> Task instructions
Find the string "vintage" in the data, and copy out each line that has it.

> Exercise data
______________________________

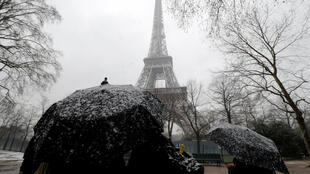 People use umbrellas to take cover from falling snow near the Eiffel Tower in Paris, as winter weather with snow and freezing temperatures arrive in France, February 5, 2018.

______________________________

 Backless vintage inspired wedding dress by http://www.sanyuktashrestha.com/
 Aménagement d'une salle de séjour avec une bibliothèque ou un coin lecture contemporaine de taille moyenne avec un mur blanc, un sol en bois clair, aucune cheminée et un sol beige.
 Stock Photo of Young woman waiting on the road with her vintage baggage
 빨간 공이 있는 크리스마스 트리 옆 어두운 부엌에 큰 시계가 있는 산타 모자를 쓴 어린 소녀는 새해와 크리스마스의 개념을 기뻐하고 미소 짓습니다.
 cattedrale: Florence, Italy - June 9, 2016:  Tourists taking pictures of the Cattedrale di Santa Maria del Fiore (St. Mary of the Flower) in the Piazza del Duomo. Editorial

______________________________

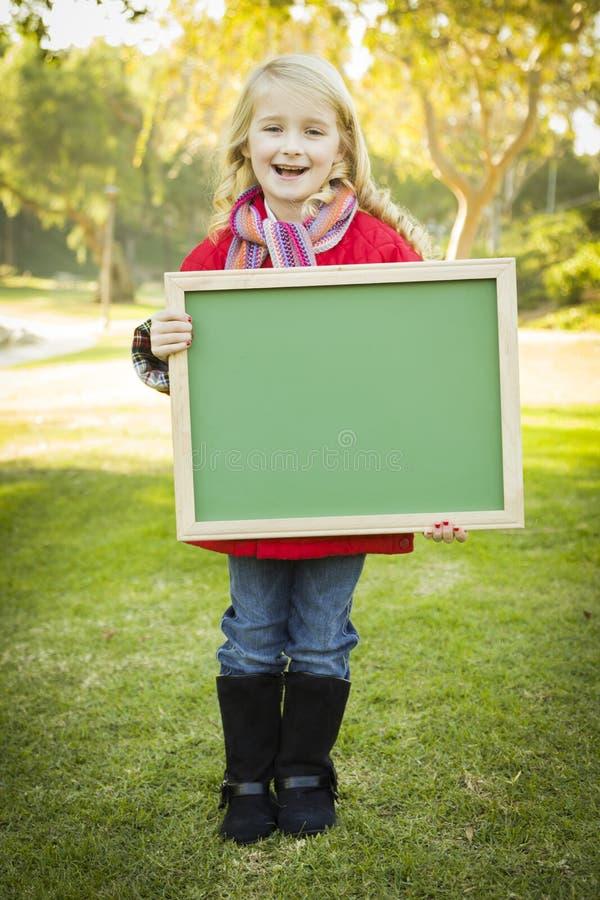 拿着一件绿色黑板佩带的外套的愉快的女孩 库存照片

______________________________

> Worked solution
 Backless vintage inspired wedding dress by http://www.sanyuktashrestha.com/
 Stock Photo of Young woman waiting on the road with her vintage baggage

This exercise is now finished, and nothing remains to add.